If you wanted to play it more Soapily, you could, but I think that statement applies to D&D3E or to Call of Cthulhu or even to RoleMaster, just as well as it does to Sorcerer.

Or am I misunderstanding your question entirely? And what's the Bad Thing in the title of the thread? I know you're asking something, but put the linking sentences in there so we slow people can follow.

Best,
Ron

jburneko

Hello,

I feel that your observation, although I'm almost as confused as Ron is on what exactly you're saying, is largely my fault.  That whole last bit about the psychiatrist and how much he should be planned went in a direction it shouldn't have.  The original reason that whole conversation started was me simply staring in awe at Ron's bold planning technique.  I was simply expressing a great deal of surprise at the fact that the Kicker was not more firmly rooted in interesting things and instead was left flexible for actual play.  I was fishing for an explination on HOW exactly Ron gets this to work for him.

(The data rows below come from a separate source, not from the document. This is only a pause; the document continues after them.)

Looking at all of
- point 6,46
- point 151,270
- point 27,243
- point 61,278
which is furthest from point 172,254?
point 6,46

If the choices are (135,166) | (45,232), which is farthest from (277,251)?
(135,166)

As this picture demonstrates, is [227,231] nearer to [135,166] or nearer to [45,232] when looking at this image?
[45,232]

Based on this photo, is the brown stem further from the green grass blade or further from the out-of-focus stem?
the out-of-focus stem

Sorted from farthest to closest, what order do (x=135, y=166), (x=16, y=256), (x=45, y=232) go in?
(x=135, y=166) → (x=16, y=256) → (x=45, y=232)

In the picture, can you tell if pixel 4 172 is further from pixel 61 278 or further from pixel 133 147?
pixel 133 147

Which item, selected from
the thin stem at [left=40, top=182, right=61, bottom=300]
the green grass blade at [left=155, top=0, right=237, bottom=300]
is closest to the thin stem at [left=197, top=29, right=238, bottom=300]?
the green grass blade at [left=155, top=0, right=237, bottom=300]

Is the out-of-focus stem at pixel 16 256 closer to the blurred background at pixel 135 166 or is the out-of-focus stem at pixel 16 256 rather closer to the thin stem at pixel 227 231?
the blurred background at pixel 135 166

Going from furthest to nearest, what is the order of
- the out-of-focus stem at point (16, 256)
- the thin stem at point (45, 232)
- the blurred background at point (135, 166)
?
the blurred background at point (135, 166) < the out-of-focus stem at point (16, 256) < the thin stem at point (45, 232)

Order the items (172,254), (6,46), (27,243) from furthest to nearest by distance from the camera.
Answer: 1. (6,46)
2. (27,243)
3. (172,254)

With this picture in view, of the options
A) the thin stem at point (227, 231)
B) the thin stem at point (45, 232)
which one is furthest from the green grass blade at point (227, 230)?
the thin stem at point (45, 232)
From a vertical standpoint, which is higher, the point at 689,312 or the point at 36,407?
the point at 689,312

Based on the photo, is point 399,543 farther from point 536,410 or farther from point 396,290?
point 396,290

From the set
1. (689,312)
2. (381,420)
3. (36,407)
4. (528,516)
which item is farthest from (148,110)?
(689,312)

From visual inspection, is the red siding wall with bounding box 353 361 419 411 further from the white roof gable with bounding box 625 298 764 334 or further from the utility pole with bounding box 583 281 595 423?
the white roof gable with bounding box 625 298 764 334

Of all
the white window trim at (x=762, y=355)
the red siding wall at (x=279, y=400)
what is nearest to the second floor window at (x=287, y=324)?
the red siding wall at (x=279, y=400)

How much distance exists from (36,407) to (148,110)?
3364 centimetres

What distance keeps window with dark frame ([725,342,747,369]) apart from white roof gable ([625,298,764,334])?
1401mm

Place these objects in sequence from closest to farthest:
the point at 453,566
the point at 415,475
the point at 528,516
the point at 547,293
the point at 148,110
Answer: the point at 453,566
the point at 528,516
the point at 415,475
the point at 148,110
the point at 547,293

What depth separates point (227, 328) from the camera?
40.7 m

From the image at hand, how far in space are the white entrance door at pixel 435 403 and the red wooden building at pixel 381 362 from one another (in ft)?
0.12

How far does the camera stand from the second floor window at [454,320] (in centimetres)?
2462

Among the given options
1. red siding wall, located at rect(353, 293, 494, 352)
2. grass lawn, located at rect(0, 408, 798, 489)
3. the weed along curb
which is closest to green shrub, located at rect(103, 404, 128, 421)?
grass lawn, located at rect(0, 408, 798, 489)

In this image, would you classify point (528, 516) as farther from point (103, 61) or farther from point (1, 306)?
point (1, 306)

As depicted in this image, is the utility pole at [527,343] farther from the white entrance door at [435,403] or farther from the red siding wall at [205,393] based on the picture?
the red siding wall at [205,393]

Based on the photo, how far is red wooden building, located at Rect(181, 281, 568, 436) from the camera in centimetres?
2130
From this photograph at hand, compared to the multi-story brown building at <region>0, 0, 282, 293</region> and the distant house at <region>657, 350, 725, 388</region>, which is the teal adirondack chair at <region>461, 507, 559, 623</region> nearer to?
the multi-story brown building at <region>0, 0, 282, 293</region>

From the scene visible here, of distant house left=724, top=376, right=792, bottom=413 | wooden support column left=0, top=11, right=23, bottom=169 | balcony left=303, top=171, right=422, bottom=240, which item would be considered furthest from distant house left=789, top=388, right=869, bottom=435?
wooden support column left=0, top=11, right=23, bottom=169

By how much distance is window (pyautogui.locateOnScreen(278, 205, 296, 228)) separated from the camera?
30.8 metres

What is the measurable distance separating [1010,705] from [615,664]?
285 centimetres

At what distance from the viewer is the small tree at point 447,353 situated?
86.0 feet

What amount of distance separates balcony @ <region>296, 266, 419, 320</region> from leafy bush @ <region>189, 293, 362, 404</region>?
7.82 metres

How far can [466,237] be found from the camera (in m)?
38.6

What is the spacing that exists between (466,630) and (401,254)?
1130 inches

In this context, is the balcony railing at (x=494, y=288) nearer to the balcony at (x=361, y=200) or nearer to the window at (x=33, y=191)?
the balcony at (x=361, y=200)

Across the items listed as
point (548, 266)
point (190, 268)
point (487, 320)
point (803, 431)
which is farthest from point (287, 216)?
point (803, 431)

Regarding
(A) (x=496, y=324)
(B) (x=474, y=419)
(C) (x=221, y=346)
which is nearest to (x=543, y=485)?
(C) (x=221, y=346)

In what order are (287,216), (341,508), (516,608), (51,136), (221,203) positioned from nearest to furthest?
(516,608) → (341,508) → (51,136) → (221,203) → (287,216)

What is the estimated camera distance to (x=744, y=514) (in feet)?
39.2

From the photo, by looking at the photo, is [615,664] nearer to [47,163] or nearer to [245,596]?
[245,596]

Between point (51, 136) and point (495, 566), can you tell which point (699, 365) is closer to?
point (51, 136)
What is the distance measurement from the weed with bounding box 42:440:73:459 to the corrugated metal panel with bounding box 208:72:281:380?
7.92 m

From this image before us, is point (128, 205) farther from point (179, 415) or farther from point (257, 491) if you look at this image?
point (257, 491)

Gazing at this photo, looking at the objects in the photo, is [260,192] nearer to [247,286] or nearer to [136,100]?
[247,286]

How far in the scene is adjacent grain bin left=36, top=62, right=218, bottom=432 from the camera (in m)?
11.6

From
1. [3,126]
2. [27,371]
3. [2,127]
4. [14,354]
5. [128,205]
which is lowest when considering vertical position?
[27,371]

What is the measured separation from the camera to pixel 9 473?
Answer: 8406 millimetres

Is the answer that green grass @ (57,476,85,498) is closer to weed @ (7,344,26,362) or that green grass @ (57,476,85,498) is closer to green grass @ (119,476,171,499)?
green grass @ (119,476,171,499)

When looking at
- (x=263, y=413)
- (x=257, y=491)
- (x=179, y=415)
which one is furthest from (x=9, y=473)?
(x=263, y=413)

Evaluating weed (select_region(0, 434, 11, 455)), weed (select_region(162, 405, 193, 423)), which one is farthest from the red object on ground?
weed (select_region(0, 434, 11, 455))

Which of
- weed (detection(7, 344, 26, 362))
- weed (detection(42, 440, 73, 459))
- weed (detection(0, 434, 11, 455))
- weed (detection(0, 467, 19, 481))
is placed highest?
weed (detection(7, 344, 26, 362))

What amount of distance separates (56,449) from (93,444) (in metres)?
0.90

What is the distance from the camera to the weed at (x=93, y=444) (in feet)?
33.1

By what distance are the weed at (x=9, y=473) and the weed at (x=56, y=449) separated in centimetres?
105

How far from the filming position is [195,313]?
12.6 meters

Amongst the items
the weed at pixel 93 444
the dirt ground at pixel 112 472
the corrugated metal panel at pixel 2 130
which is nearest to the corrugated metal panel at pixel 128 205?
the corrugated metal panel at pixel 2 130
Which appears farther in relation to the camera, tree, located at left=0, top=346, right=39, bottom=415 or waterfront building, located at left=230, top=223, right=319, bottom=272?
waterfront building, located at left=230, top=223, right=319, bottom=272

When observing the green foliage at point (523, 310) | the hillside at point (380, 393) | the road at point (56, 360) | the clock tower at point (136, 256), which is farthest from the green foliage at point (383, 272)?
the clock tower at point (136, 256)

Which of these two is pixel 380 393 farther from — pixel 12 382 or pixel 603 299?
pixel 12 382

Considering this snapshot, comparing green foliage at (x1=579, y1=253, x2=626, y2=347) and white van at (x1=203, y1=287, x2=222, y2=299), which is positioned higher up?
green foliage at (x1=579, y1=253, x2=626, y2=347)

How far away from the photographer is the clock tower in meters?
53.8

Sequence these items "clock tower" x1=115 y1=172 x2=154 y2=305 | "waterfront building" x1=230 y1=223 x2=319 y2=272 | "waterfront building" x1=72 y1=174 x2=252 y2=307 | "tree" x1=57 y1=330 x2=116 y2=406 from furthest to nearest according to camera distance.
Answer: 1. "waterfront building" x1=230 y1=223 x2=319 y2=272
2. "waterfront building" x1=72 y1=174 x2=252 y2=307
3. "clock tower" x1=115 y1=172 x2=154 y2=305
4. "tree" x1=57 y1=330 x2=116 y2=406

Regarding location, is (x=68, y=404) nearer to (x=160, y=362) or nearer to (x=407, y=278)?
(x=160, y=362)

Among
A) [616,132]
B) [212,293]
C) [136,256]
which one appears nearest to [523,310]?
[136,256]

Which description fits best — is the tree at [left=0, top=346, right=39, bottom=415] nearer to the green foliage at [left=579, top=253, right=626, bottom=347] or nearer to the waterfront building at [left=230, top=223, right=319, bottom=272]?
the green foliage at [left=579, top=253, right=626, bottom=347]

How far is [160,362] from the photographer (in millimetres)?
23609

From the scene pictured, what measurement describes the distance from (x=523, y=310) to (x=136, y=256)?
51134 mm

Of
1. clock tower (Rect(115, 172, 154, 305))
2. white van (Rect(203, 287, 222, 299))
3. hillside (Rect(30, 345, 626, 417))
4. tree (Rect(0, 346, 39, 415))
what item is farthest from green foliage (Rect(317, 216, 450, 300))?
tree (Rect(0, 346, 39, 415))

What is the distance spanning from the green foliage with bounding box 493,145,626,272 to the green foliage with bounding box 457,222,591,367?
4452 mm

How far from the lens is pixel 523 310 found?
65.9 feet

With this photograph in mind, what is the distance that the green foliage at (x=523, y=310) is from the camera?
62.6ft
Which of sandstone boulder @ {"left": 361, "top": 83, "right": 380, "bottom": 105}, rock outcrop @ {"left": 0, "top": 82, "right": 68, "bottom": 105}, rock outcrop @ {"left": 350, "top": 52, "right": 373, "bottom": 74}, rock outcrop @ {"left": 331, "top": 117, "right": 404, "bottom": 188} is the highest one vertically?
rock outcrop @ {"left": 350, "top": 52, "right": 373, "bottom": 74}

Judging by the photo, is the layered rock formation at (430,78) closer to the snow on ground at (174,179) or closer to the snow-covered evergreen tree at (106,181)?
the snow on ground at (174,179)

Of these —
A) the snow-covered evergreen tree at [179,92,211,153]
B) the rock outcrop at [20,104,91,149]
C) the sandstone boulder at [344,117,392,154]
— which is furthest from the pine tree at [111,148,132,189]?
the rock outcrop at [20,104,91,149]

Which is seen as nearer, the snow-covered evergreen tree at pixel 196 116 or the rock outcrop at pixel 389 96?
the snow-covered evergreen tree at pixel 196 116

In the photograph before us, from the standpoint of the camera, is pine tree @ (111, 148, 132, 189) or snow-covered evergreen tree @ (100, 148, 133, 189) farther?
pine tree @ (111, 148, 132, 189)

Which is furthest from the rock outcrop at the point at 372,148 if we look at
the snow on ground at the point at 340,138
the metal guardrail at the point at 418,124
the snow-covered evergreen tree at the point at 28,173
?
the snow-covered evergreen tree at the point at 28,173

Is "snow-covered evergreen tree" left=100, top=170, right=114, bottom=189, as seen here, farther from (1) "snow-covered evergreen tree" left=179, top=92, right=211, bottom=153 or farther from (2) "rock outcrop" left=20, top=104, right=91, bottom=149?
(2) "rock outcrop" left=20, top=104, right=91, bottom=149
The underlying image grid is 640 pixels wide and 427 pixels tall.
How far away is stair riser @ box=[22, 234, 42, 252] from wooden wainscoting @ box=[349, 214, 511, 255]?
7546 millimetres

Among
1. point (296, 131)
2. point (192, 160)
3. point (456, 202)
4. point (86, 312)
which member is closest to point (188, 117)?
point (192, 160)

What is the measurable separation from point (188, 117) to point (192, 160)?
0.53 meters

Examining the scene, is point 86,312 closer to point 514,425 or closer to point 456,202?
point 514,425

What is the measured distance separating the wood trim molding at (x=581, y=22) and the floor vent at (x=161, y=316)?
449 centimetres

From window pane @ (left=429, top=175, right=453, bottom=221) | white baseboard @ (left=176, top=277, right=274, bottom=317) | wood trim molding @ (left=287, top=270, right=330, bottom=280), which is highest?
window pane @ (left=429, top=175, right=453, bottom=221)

Instead, the conversation shifted from me looking for an elaboration on Ron's technique to a defense of my insecurities about running blind improv and for that I apologize.

Hope that at least clears up why the thread went in the direction you're discussing.

Jesse

Blake Hutchins

Hello,

There is a good part about implementation of principle that falls into the category of art.  Analyze it all you like, but when the curtain rises, I think the Dionysian trumps the Apollonian.

Best,

Blake

furashgf

Apologies.  I need to get more sleep before I post.

What I was asking about was sort of what the thread was implying - that other than the backstory with hooks, the GM just let (and encouraged) the game to take off, and everyone did the Narritivist thing (story got made up by everyone as it went along).  Having the GM take action to shape the story, provide a mystery, etc., was imposing something on the players (forcing them into an Actor stance).

The bad thing I was referring to was the "metaplot" comment: e.g., some big story happening before and after the game started (the sort of Armageddon version of Sorcerer).  This would be something the _GM_ puts in (imposes).

Expanding on this, what I was trying to say was that I'm not sure that those are mutually exclusive in a good game.  I was pointing out a great PBEM I played, which seemed to be a super mix of Narritivism and whatever it is you call it when the GM provides some direction.  For example, my character worked in a hospital morgue.  I could just make up pretty much anything I wanted (assistants, a history for the hospital, etc.). The GM clearly had a metaplot and started to weave my ideas into her own (the hospital had some wing where something was going on).  This was, for me at least, a nifty mix: I was invested in creating a good story and had some power, as a director, to do things, but the GM, as metadirector (not a word), was weaving it together.

Great demo story setup though.

(Please note the complete sentences :wink:.  Thanks!

Gary
Gary Furash, furashgf@alumni.bowdoin.edu
"Life is what happens to you when you're making other plans"

Ron Edwards

Hi Gary,

I think you're laboring under a common misconception: that Narrativism is largely defined by improvisation.

This is not the case. I, as GM, not only provide a lot of back-story, but also a ton of ongoing content. As time goes by, many decisions made between sessions become iron-clad declarations during play.

Early this year, I decided before run #4 in our series of Orkworld, that all the player-characters would be killed in #5. I maintain that it was a Narrativist decision.

Granted, a lot of what you're seeing in the Art-Deco example includes my willingness to improvise, especially in reference to Sorcerer (e.g. demons are easy for me to play, always have been). But a great deal of that rests on the power of the relationship map, in which such improvisation is not really "making it up as I go" so much as "coloring in" and "building bridges as they seem most sensible at the time."

And even more importantly, just because this is the way that I'm comfy running Sorcerer does NOT mean that it, as a set of GM techniques, defines Narrativism.

Don't discount the Narrativist GM, in the Vanilla version (OK, maybe butter pecan). He's still a player and contributing author, and a very powerful one at that.